#1797  Group assignment issues with EntraID
Closed
Tobias opened 1 month ago

Hi Robin,

we are using EntraID as a link between two domains. We synchronize certain groups from each domain to EntraID. Reference onedev/server#1719 The group names used for the local AD login are the same as for EntraID since they are synchronized to EntraID.

The login via EntraID works, the group assignment only works if a specific dynamic EntraID group has been created in OneDev.

Are there any issues with local synchronized groups? How exactly do you query the groups in EntraID?

Is it possible to get more information about the request and authentication with external authentication in the server log, perhaps with a label in the Docker container?

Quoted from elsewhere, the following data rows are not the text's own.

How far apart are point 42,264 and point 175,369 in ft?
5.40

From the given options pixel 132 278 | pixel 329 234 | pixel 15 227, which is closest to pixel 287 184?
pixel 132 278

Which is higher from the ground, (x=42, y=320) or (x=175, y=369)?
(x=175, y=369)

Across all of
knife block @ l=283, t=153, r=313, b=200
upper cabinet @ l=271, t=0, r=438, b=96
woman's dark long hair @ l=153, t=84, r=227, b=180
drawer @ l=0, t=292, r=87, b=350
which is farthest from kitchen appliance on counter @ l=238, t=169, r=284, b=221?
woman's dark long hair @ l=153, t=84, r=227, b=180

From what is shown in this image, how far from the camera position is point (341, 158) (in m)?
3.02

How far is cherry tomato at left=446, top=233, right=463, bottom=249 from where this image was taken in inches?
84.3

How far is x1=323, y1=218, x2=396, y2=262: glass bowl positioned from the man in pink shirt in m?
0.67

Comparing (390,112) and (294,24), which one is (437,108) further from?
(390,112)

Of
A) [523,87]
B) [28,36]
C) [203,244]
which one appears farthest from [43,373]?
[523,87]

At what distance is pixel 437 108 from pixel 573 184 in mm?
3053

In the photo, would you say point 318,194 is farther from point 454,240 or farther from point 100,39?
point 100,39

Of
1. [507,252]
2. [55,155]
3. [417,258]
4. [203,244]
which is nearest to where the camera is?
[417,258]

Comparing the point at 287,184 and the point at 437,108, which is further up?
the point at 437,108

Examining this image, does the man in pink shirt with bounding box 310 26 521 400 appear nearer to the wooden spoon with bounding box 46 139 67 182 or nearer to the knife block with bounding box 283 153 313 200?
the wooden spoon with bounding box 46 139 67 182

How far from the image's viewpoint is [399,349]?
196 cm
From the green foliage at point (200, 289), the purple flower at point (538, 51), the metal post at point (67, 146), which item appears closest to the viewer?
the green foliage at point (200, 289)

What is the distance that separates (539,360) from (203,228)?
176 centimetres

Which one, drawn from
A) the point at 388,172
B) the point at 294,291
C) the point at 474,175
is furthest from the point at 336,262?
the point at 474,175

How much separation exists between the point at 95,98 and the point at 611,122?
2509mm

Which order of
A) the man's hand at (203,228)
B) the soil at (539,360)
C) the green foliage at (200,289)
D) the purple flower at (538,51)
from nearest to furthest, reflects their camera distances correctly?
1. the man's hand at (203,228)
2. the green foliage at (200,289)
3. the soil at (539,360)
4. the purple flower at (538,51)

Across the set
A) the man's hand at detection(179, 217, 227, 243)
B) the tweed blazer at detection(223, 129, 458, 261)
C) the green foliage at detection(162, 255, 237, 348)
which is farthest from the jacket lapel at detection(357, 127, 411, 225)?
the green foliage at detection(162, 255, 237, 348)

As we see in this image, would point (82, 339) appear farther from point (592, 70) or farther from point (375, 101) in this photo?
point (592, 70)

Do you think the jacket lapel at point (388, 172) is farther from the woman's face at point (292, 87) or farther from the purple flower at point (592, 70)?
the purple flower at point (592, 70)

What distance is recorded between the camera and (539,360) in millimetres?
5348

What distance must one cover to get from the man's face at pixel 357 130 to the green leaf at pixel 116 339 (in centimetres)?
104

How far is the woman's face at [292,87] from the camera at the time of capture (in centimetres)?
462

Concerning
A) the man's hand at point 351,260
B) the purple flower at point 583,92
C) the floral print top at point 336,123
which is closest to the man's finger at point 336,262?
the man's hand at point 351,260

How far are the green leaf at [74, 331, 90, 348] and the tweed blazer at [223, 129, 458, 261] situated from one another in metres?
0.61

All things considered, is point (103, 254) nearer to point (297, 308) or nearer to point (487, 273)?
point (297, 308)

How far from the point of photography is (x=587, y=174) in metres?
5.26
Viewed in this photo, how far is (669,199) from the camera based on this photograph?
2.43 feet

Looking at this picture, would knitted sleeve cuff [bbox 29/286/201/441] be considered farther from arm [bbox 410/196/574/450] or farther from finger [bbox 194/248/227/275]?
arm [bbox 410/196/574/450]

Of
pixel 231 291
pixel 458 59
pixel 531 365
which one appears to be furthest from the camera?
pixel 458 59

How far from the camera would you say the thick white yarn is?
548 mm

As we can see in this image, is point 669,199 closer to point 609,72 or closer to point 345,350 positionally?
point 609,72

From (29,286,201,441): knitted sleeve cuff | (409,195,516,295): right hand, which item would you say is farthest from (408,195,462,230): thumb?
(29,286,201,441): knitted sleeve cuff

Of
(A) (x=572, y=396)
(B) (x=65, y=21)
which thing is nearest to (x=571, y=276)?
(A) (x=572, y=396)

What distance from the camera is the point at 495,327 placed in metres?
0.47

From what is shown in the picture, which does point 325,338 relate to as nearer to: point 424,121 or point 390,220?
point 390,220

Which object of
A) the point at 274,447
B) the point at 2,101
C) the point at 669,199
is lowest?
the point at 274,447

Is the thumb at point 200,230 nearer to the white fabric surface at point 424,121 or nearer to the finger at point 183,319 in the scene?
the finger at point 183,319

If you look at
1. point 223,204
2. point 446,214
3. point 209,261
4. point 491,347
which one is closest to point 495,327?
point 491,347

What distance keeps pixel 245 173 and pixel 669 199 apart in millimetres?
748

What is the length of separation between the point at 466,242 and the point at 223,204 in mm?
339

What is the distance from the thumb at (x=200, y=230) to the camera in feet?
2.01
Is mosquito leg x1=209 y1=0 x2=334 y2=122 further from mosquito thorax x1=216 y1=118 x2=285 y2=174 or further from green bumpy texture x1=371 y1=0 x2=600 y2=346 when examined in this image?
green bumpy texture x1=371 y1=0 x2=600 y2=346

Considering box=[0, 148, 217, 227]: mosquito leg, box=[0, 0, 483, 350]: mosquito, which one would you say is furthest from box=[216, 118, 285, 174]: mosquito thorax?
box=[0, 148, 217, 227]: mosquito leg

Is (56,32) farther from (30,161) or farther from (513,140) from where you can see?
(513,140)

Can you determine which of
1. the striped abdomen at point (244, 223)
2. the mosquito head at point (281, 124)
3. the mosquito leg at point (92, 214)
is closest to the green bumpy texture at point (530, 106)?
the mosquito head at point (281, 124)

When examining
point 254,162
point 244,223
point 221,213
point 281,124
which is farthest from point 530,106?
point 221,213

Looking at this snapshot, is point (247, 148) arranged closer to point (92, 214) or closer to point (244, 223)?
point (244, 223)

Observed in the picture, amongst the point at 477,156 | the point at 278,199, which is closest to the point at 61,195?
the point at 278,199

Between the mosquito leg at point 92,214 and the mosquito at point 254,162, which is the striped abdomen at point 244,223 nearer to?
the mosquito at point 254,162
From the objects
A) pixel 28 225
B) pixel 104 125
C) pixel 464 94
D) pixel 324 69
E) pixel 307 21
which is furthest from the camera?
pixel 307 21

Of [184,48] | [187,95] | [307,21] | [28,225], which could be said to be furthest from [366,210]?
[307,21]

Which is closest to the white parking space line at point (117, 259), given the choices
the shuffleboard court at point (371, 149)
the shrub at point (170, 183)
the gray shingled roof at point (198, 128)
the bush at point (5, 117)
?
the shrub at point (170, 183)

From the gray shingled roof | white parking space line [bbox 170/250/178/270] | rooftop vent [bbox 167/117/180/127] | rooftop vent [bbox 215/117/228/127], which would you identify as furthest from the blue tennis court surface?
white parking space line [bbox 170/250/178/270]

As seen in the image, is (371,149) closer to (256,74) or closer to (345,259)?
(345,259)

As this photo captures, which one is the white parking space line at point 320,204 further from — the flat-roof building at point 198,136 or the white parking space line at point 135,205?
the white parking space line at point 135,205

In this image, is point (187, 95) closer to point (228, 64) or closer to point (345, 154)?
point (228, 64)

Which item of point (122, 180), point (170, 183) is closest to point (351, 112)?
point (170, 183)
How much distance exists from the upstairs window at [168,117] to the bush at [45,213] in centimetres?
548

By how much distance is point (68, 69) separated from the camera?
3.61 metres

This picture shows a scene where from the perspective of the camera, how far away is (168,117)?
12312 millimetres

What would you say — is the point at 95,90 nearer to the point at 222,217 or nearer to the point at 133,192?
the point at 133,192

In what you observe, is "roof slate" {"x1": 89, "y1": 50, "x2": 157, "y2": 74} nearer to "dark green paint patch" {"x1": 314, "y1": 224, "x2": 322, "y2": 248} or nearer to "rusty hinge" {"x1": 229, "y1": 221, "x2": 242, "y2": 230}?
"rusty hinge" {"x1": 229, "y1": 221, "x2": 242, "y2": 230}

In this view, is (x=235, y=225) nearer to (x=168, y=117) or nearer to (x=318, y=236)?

Robin Shen commented 1 month ago

OneDev get group ids via groups claim, then calls ms graph api to get associated group names. And OneDev account will be assigned to same OneDev group if it exists.

The code to call ms graph api to get group names:

https://code.onedev.io/onedev/server/~files/afbe48836d390633cc1fd87fa38e8ff4ca19a563/server-plugin/server-plugin-sso-openid/src/main/java/io/onedev/server/plugin/sso/openid/EntraIdConnector.java?position=source-111.1-151.3-1

Tobias commented 1 month ago

The code helped to solve the problem, thank you very much. We have now used the single sign-on provider OpenID. Now all groups of the user who wants to log in to OneDev using EntraID are queried.

We have entered the following data:

  • Configuration Discovery URL: https://login.microsoftonline.com/(Tenant ID)/v2.0/.well-known/openid-configuration
  • Client ID: Application Client ID
  • Client Secret: Value (Client Secret)
  • Request Scopes: openid email profile
  • Group Claim: groups

The following settings are set for the groups claim:

  • ID: sAMAccountName
  • Access: Group ID
  • SAML: Group ID
Robin Shen commented 1 month ago

So at your side, the id token will return group name directly instead of group uuid, and you don't need to call graph api to convert to group name?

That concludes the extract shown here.